When it launched last year, my first impressions of Microsoft’s Windows Phone 7 showed a solid start but had plenty of room for improvement. The new Metro interface, application tiles and hubs showed me a fresh take on old touch interfaces while performance was reasonably good for a first iteration on hardware that was cutting-edge nearly a year prior. But unlike rivals such as Google Android and Apple iOS, Windows Phone 7 lacked multitasking, copy and paste functionality and a unified Inbox, to name a few. I also wasn’t sold on the home screen tiles, finding them to take took long to show useful information.
Then I tried the final developer version of Mango in early August. What a world of difference.
My tests were run on the same hardware I initially used last November and yet it felt like I had a brand new phone. It was as if someone replaced the processor on my HTC HD7 with a peppy dual-core unit while boosting the available program memory at the same time. Apps open faster and the entire interface moves along quicker. A nifty way to multitask was added — just hold the Windows button to see or switch between running apps — although developers will need to update their software to enable support.

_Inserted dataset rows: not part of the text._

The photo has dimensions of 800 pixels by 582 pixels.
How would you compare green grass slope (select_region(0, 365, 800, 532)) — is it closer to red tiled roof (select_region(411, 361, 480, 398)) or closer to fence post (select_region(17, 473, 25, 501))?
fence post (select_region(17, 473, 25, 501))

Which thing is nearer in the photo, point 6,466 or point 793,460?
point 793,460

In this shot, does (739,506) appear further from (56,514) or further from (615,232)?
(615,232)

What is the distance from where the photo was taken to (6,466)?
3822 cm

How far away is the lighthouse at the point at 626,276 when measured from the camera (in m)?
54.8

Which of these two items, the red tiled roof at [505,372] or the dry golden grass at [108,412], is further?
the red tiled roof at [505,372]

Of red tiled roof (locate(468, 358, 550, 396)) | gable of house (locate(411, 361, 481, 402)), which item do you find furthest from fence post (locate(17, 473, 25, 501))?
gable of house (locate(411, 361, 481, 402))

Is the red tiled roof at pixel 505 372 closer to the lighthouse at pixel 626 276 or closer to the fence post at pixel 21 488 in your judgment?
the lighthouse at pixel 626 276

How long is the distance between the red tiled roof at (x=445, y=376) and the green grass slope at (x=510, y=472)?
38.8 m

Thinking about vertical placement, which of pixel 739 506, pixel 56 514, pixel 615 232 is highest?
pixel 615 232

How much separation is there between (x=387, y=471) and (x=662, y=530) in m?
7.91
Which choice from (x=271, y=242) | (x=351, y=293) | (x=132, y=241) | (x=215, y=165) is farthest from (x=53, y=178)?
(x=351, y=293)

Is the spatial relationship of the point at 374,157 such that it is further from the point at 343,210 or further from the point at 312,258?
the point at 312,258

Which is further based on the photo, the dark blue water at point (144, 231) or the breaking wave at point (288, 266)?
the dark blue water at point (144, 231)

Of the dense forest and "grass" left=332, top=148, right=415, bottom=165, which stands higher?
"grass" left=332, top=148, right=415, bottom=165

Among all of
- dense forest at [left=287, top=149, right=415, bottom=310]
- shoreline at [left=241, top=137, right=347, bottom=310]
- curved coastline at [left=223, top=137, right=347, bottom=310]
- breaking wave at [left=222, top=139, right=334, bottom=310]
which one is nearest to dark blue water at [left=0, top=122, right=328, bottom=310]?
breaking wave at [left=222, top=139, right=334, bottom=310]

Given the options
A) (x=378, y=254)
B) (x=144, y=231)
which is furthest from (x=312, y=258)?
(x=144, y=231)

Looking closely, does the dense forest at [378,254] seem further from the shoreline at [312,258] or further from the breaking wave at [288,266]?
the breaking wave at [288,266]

Voice recognition, by way of Microsoft’s purchase of TellMe in 2007, is stellar; perhaps even better than it is on Google Android devices. A unified Inbox is now available and the mail client supports threaded conversations. Xbox Live integration is improved and the IE9 browser supports HTML5. And all the while that Microsoft has been working on Mango, it has been attracting developers and third-party applications; the platform now boasts more than 31,000 apps.
It’s certainly true that sales of Windows Phone 7 smartphones have underwhelmed and there are several reasons why. Few handset models are actually available and all use the same basic hardware. The application market, while steadily growing, pales in comparison to rival ecosystems. And the first software release lacked key features as I noted.
But now, nearly a year after first launching, I think Microsoft Windows Phone is set to gain momentum due to the improvements in the Mango software. Improved marketing may help and so too will new hardware from partners such as HTC and Nokia.
As Microsoft gains momentum, Research In Motion is losing it, Symbian didn’t have it, and HP’s webOS has completely lost it. That leaves Microsoft in a good spot in the race for the No. 3 mobile platform, just in time for the Mango software update.